The showing made by appellees was quite sufficient prima facie for recovery under the Act; and it would he a highly unreasonable construction of that Act which would put upon the parties plaintiff the burden of proving precise and specific negatives in matters concerning which the parties defendant had all the information at hand, and the ability at once to refute the prima facie case if it were untrue. Particularly is this the case in regard to damages. It would be impossible for petitioners to negative all possible damage which might in imagination spring from the abandonment of the original contract, but very easy for defendants to show it if it existed. It cannot be properly said that the indefinite evidence, claimed by appellees to show that the premises were not ready for occupancy until October, proved the stipulated damages under the original contract of $10 a day for a number of days. How much of the delay, if there were ainy, was due to the abandonment of the contract, and how much to the fault of the owners, if there were such fault, in not paying the contractor, or how much to alterations (which the contract provides may extend the time), if there were any, are matters which do not appear. If the Act, when speaking of “damages that may be occasioned the owner by reason of the non-fulfilment of the original contract,” can be in any event construed to refer to stipulated damages for delay in the nature of a penalty, which we do not believe, certainly it is for the damaged party to show his right to them under the contract.

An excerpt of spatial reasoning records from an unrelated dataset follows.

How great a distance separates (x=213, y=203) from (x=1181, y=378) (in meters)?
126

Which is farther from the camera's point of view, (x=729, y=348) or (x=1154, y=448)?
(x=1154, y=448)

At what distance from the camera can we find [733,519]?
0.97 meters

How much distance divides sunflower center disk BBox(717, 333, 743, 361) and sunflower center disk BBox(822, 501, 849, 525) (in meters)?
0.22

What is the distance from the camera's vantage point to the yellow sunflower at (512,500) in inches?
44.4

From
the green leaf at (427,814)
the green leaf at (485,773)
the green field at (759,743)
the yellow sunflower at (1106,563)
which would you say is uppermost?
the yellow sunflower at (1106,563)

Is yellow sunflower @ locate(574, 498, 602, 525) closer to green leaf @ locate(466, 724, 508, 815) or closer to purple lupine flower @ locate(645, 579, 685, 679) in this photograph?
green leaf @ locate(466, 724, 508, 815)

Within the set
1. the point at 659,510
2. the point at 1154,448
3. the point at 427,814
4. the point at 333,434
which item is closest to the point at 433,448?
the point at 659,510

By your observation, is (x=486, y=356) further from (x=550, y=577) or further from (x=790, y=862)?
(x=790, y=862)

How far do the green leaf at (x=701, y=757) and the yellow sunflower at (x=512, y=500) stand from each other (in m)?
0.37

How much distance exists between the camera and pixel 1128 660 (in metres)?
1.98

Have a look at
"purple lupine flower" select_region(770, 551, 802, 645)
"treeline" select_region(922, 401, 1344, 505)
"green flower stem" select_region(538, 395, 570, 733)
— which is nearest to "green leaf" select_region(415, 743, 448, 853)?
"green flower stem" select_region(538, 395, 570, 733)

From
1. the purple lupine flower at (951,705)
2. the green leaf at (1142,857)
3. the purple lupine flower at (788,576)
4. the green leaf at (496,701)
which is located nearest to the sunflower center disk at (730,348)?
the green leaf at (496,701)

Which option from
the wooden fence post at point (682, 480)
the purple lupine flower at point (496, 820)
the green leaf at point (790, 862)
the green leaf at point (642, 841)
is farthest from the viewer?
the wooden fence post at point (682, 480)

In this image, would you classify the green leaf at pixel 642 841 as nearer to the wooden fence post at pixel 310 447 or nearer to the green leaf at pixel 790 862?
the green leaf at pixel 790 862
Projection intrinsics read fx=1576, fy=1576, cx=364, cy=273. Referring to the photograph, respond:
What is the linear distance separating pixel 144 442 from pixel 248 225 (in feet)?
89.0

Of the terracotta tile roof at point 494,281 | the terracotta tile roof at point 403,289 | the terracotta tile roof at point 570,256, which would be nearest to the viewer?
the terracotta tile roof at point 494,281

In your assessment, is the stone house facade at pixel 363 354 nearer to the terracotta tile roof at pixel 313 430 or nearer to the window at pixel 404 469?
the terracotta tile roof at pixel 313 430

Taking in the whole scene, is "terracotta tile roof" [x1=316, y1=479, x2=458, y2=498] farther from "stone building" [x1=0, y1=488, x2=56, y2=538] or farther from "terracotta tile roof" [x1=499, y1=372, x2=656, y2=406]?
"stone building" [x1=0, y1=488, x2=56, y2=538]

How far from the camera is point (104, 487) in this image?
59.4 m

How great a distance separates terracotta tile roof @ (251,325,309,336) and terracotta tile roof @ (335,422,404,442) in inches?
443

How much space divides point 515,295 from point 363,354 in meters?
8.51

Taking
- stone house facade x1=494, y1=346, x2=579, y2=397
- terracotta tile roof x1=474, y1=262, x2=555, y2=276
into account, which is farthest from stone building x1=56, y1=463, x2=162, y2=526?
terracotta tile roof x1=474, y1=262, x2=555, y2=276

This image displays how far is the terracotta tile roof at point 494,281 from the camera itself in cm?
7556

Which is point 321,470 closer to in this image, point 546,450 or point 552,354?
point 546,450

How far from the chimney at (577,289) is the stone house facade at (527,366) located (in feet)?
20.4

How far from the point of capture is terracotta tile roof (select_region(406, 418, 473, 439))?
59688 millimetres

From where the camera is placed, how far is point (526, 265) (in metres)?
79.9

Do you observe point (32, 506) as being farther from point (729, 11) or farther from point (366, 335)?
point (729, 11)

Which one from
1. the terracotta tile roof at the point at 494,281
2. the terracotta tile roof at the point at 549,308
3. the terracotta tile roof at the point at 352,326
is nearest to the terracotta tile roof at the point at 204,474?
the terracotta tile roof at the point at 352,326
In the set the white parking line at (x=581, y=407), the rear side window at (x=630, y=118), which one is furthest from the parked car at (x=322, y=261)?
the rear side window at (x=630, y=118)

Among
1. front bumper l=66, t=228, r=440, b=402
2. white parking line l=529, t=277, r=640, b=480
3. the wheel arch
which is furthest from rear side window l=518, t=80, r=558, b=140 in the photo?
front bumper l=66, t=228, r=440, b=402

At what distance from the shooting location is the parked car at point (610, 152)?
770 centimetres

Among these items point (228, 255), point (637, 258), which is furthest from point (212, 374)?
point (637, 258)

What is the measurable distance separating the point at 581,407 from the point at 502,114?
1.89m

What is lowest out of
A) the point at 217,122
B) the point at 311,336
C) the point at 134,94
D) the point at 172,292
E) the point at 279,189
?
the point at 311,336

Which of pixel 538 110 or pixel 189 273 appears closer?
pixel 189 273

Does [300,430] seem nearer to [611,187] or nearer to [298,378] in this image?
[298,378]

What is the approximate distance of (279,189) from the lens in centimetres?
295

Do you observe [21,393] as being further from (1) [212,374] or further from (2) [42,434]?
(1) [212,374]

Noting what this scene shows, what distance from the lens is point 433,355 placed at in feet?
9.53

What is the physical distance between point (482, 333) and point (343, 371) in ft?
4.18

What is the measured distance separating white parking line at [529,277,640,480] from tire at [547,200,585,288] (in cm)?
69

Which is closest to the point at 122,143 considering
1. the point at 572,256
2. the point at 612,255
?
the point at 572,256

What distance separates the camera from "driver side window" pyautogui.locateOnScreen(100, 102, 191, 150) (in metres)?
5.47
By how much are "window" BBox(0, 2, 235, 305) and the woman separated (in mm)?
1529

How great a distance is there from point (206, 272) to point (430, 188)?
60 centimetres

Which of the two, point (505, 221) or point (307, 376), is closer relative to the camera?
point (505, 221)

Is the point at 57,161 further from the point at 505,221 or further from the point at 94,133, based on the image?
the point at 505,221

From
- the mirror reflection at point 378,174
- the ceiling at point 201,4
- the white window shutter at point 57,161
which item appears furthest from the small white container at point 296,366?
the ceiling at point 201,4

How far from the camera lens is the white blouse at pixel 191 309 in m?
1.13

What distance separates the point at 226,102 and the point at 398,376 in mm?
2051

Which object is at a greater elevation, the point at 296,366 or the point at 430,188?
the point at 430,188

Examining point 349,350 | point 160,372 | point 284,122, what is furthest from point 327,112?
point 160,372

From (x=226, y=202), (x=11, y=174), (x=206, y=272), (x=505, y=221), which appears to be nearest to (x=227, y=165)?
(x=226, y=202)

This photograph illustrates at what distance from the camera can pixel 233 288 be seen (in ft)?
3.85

It is further suggested by appellants that because the decree does not include Frink, who was proven to have left the jurisdiction and to be in parts unknown, it cannot stand against the property of appellants because the statute provides that “the decree shall be entered against the owner and • contractor.” Such a construction of the Act is unreasonable. The decree seems to us, under the proof made of the contractor’s absence, sufficient and proper in form. The objection noted is not among the assignments of error, unless it may be considered as covered by the general one^ numbered 59.

It is argued that the depositions taken before the master before the first appeal were improperly admitted in evidence by him at the last hearing. We do not think that there was any error in this. The rule in chancery (and a mechanic’s lien suit is a suit in chancery under our practice) undoubtedly is that depositions taken' in a prior suit, where the parties and issues are substantially the same, may be used. Counsel have cited no authority, and we know of none, which would render such depositions taken at a prior hearing of the same suit incompetent.

It is suggested that there is a difference in this regard between depositions taken under a dedimus and those taken before a master on a general order of reference. We see no reason why there should be, and the only authority cited by counsel (Daniell’s Chancery Practice) is to the contrary. Opportunity for cross-examination was given to and used by the appellants when these depositions were taken, and we see no injustice and nothing irregular in their use in the second hearing.

Objection is made to the allowance in the costs of the master’s fees for the first hearing. We do not think that section 18 of the Act, as argued by appellants’ counsel, prevents the exercise of the chancellor’s discretion in a case like this. The appellants were ultimately “the losing party,” and it was, in the opinion of the chancellor, “an equitable taxation of the costs of the proceedings,” to include these fees in the decree against them. We do not think we should be justified in disturbing it.

The decree of the chancellor in the Circuit Court will be affirmed.